The Right Stuff – Changing Your Stewardship Culture
(It really is about the right people in the right place.)
When it comes to leadership in your congregation, it is about the people. It is about getting the right people in the place where their gifts match the resources required to enable the church to live its vision and accomplish its ongoing mission. This is especially true in the area of stewardship. Most of our congregations function with a single team of people who are responsible for all conversations, leadership, implementation, and oversight about everything financial. This is a mistake.
The complexities of this area of church life are best served by three teams instead of one. Those teams are: Finance, Stewardship, and Planned Gifts (or Legacy Gifts). There are qualities and gifts that everyone involved in the financial matters of the church must possess. The broad gifts and characteristics that need to be present in anyone involved in money matters include: leaders in the practice of generosity; commitment to congregation’s vision/mission; a willingness to engage in new ways of thinking and openness to new ideas; ability to train others to do this work; and, recognized by others as trustworthy and persons of integrity.
Along the lines of this division of the work, there are gifts specific to the unique and subtle aspects stewardship, finance, and legacy that need to be present to achieve success.
You need a team that just deals with the numbers – a Finance Team. They handle the day to day work, watching the income and expenses, generating reports, monitoring spending in relation to budget, and an ability to fairly interpret/communicate the real financial position of the church. The group also should oversee issues related to fiscal policy – matters of internal controls, transparency, how gifts are received (including electronic giving) and acknowledged, how audits are performed, how expenses are prioritized, etc., in consultation with the board or other governing body. The people who make up this team should be (along with the characteristics mention above): good with numbers; successful managers; committed to the church; willing to take appropriate risk; viewed as persons with integrity/trust (repeated for here emphasis). Having some members of this team who have a background in a successful business is helpful as a form of “gift sorting”. These should not be people who are overly fearful, negative, or alarmist in nature.

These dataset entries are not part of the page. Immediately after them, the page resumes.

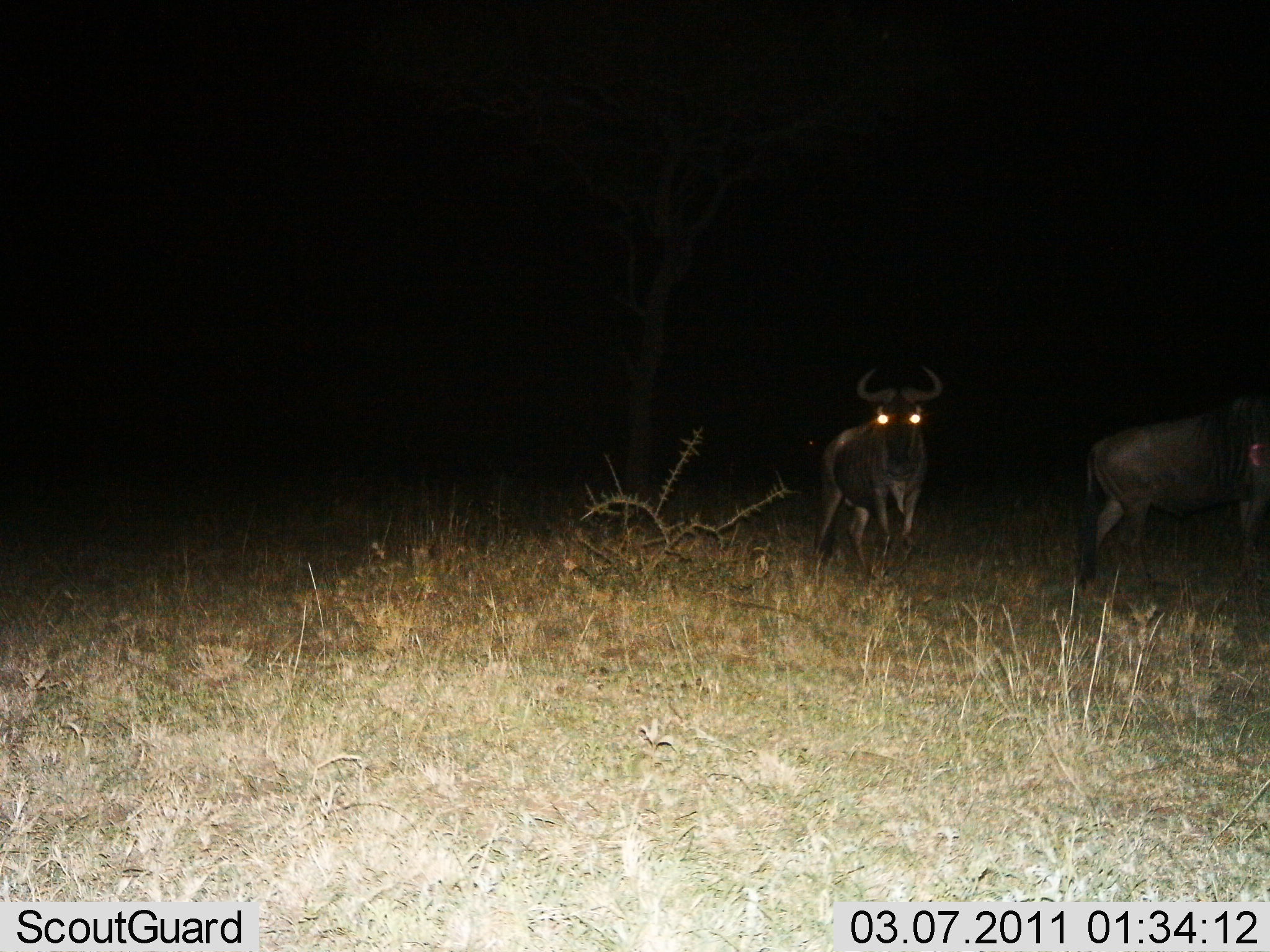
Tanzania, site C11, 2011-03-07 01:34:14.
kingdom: Animalia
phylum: Chordata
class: Mammalia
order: Artiodactyla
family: Bovidae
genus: Connochaetes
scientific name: Connochaetes taurinus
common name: blue wildebeest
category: wildebeest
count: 2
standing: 91%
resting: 0%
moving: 36%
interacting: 0%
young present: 0%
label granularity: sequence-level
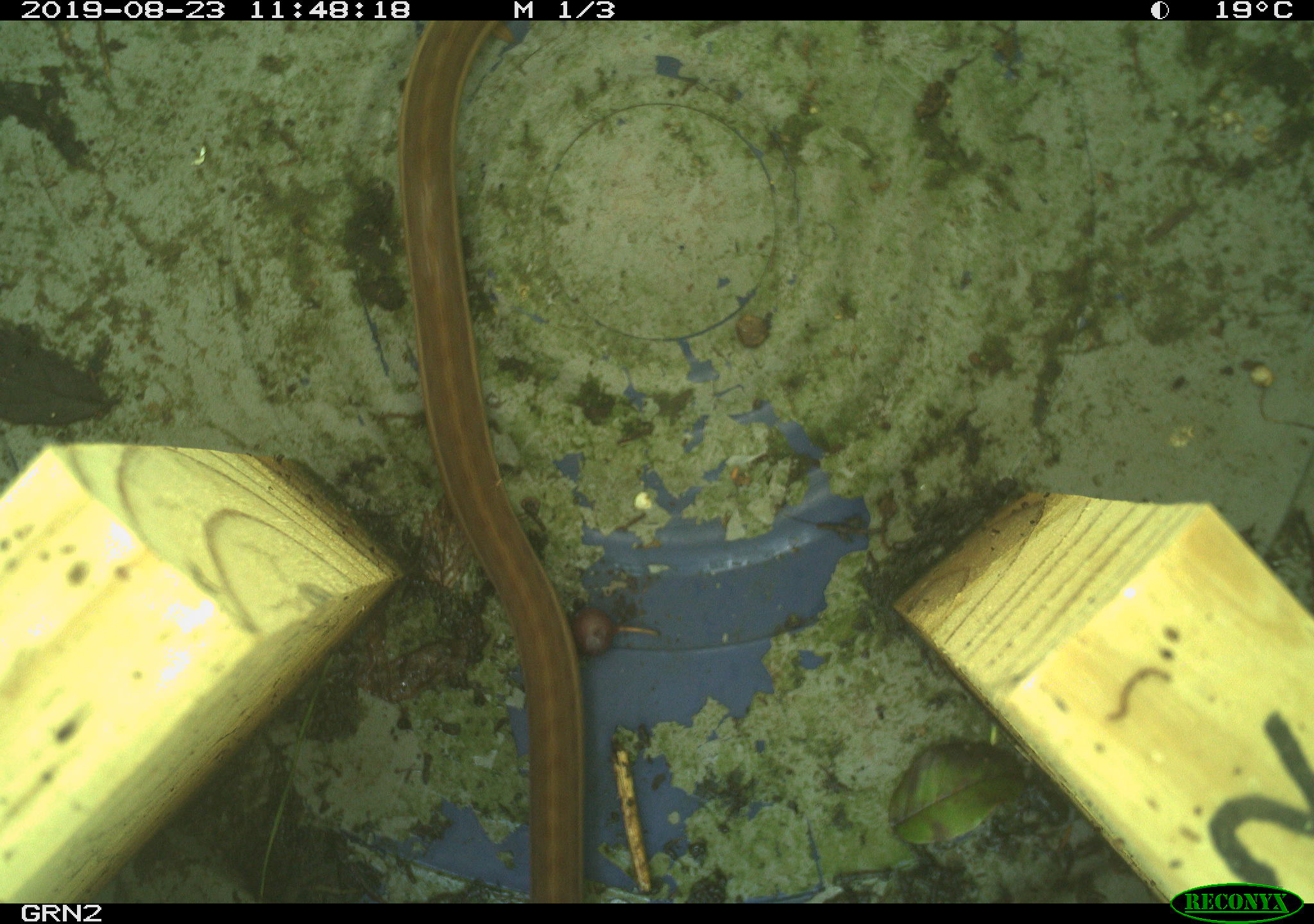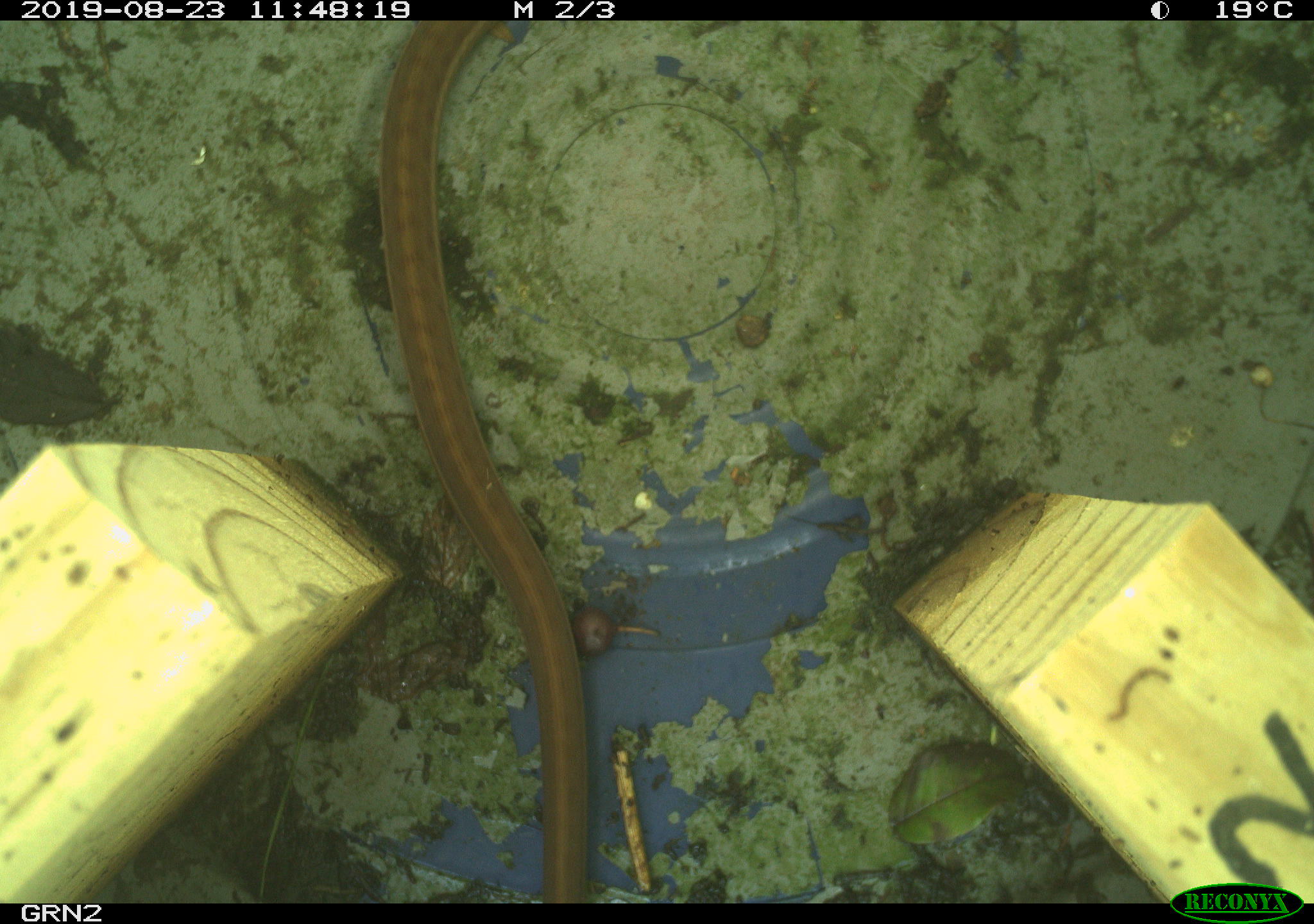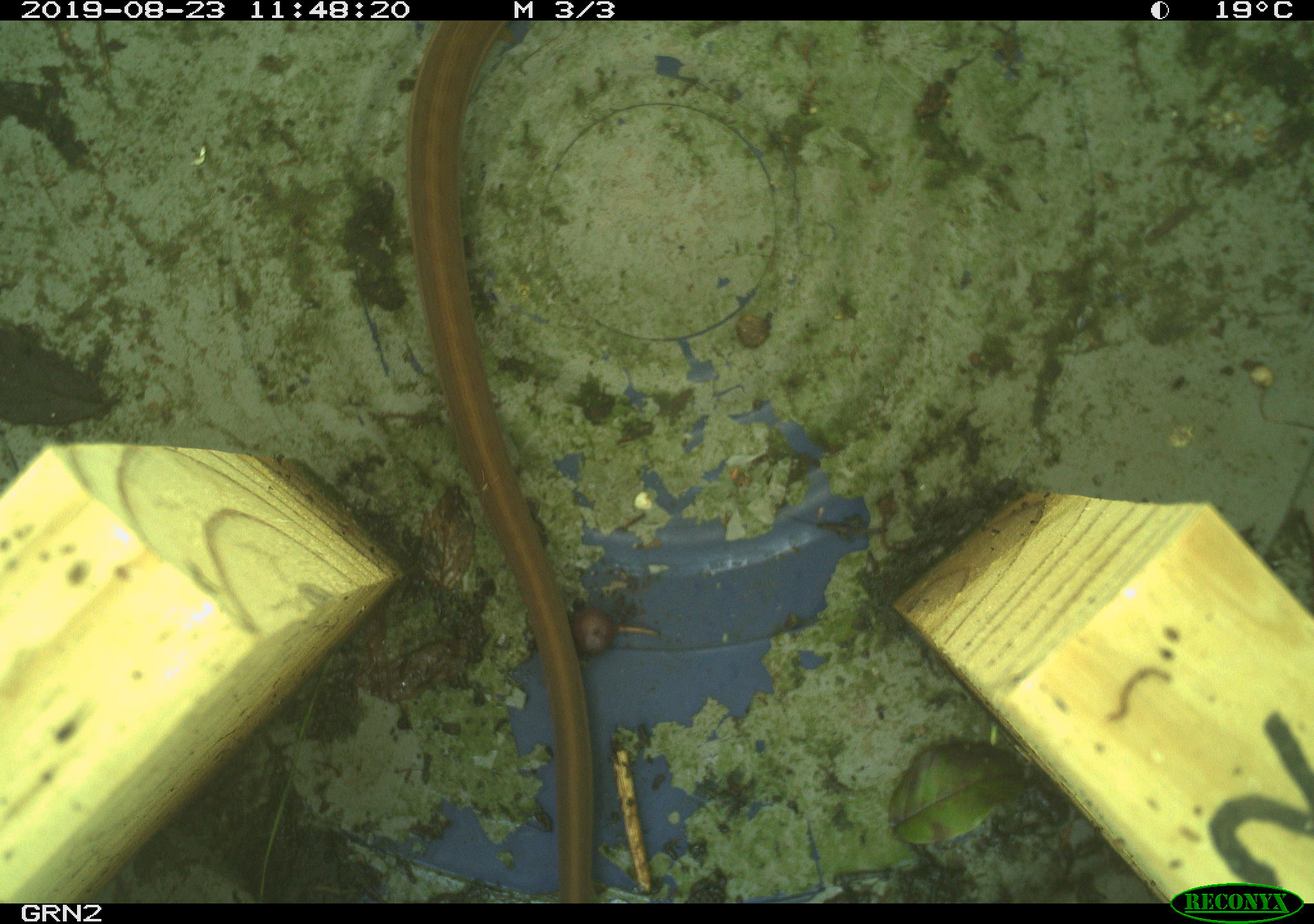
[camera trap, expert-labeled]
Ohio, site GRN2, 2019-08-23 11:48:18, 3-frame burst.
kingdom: Animalia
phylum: Chordata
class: Reptilia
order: Squamata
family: Colubridae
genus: Thamnophis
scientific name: Thamnophis sirtalis sirtalis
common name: eastern gartersnake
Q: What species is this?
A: Eastern gartersnake (Thamnophis sirtalis sirtalis).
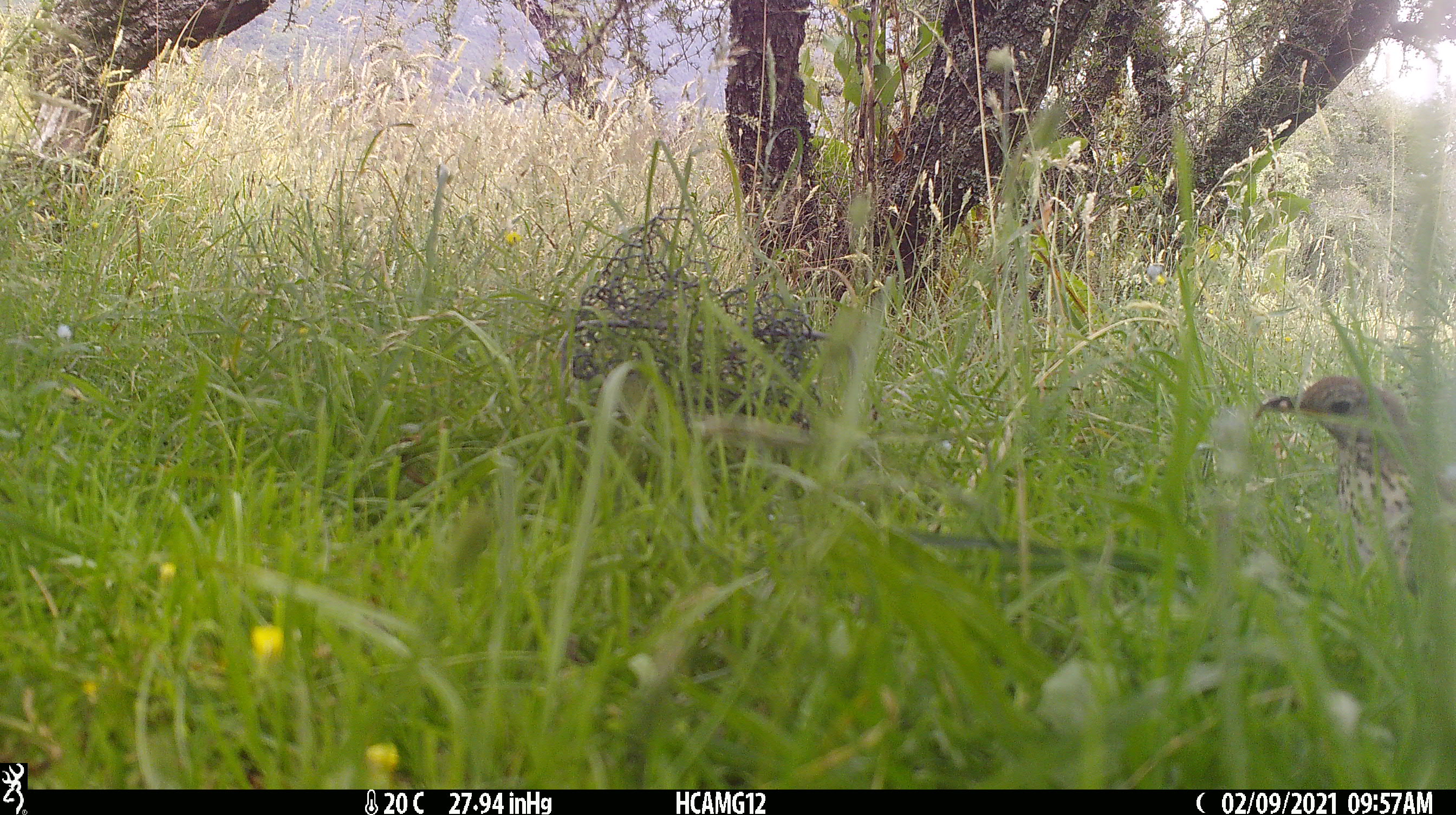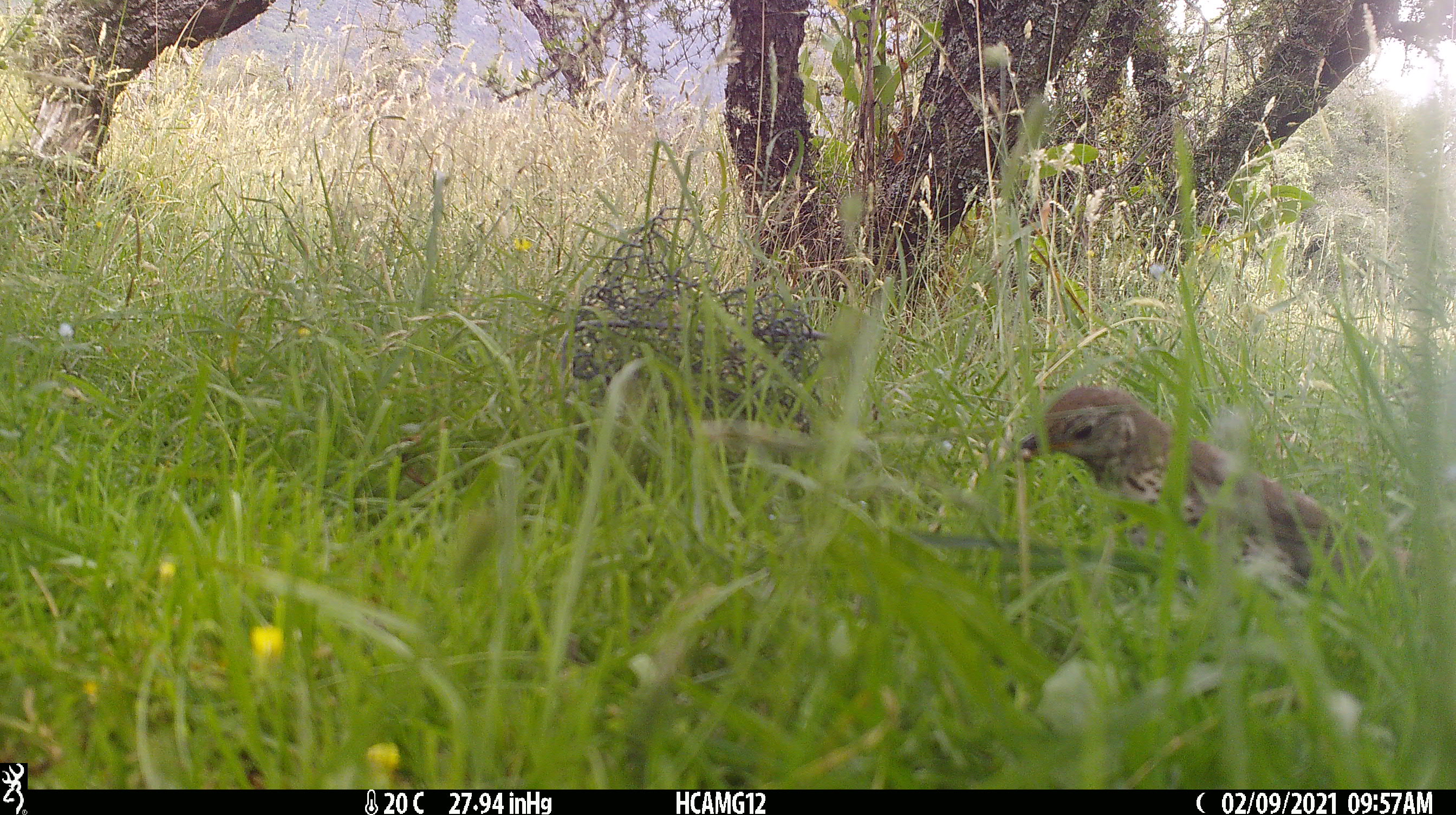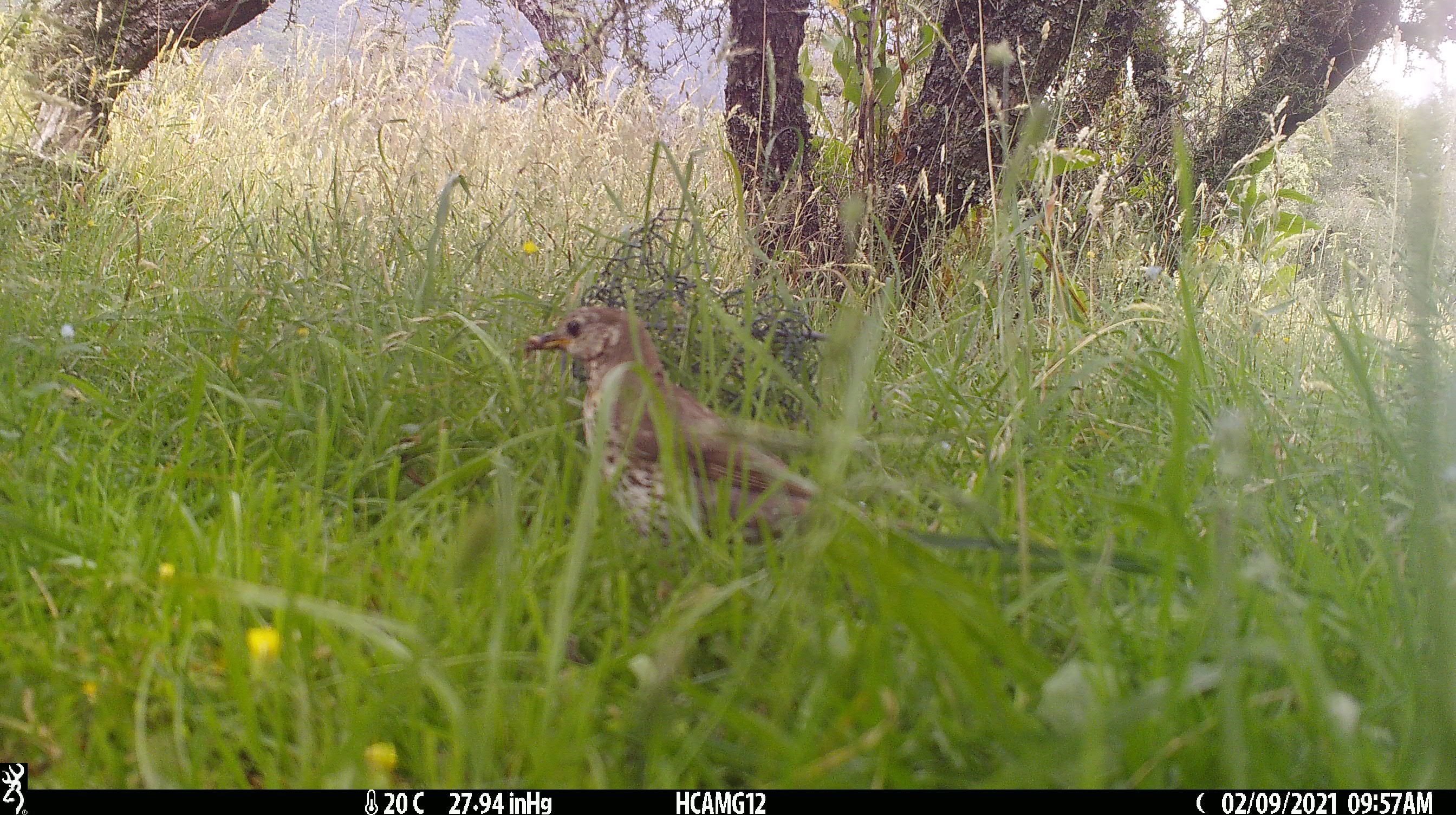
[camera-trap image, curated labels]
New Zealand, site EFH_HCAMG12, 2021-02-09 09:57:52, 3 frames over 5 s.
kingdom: Animalia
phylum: Chordata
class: Aves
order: Passeriformes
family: Turdidae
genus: Turdus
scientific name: Turdus philomelos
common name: song thrush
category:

Along with the Finance Team, you need a Stewardship Team. This team is responsible for the implementation of stewardship education; creating encounters that connect experience and practice for the church with the multifaceted aspects of stewardship; leadership of the annual campaign; giving testimony to their own practices and recruiting others to do the same; interpret the connection between money and mission/ministry; and, encourage the practice of generosity by both individuals and the corporate entity of the congregation. Members of this team must possess a passion for generosity and be practitioners of it; have good communication skills; be creative; spiritual; capable of follow-through; and, fully embrace the congregation’s vision.
The final team is a Planned Gifts or Legacy Team. As you might expect, this team has as their primary focus, the education about, the solicitation of, and the celebration for, end-of-life gifts. Beyond just estate planning however, this team should deal with all aspects of stewardship at the end of life. This includes making certain there are conversations about final healthcare directives, funeral/memorial preferences, and organ donation, among other end of life issues. Our “final benediction” is one more opportunity to proclaim our faith, practice generosity, and bear witness to what we have valued in life as a “teaching moment” for those left behind. This team makes certain that proper policies are in place that encourage legacy giving and that gifts that have been given are correctly stewarded by the church to fulfill each donor’s intent. People called to this team should be: faithful stewards; have an estate plan in place (that includes the church); understand investing; be comfortable talking about money; understand and be passionate about the value of legacy giving; and, be above reproach as trusted members of the congregation.
Success in resourcing mission and ministry requires clarity of vision and purpose. It must be supported by sound fiscal policy, teaching stewardship as a spiritual discipline, engaging people in honest conversations about money and values, and never separating money from mission. It goes without saying that the minister and the leaders of the faith community are the leaders in the practice of generosity, or none of the above will make any difference. The right people – the right place of service equals the right stuff to change the stewardship culture in your congregation.